How to complete this task.
Please repeat the line that has "class: Mammalia" and all lines after it, exactly as they appear, through the end of the entries.

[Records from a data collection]

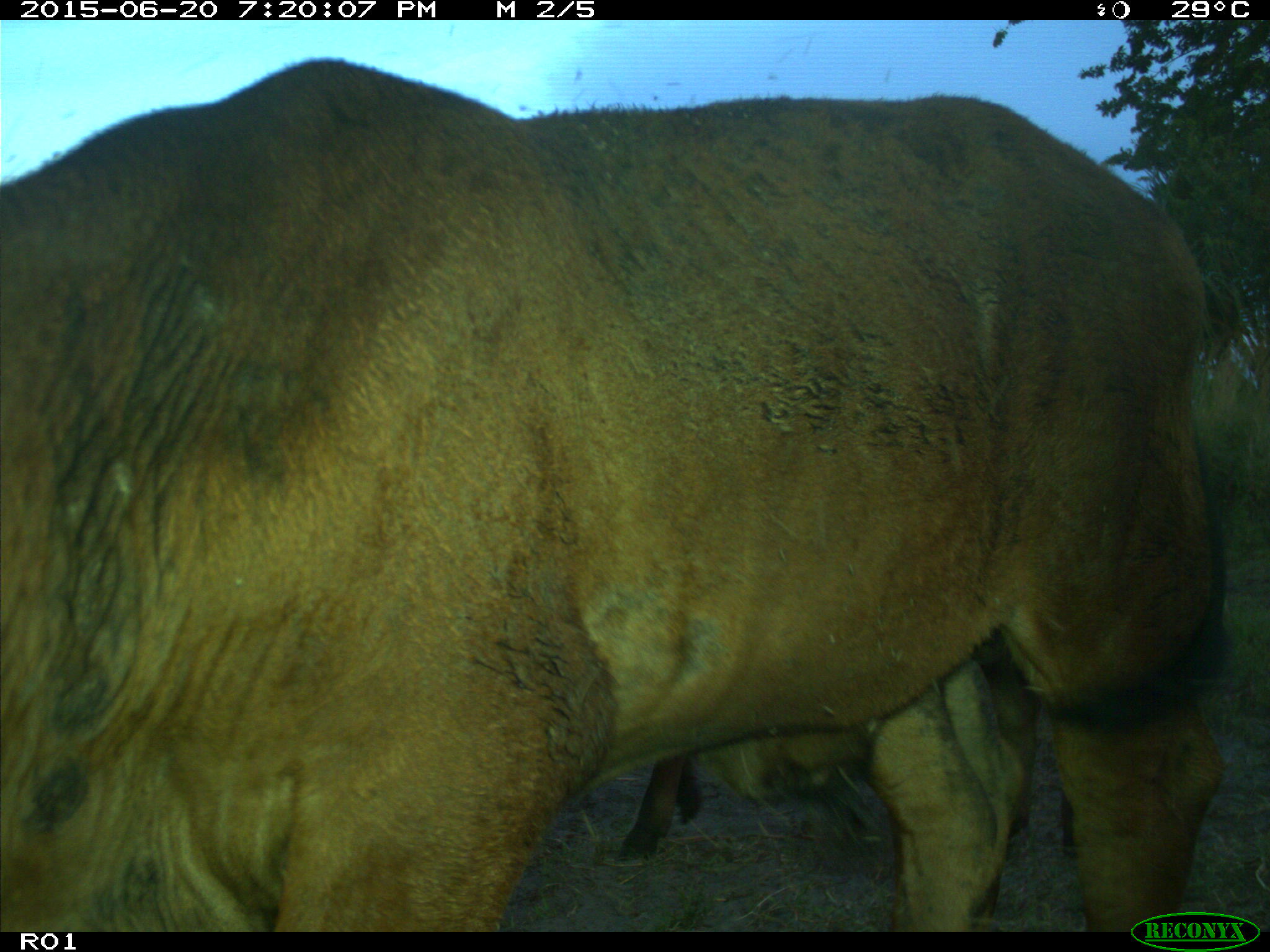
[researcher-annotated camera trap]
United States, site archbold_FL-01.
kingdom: Animalia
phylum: Chordata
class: Mammalia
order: Artiodactyla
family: Bovidae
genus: Bos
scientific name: Bos taurus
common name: domestic cow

Solution.
class: Mammalia
order: Artiodactyla
family: Bovidae
genus: Bos
scientific name: Bos taurus
common name: domestic cow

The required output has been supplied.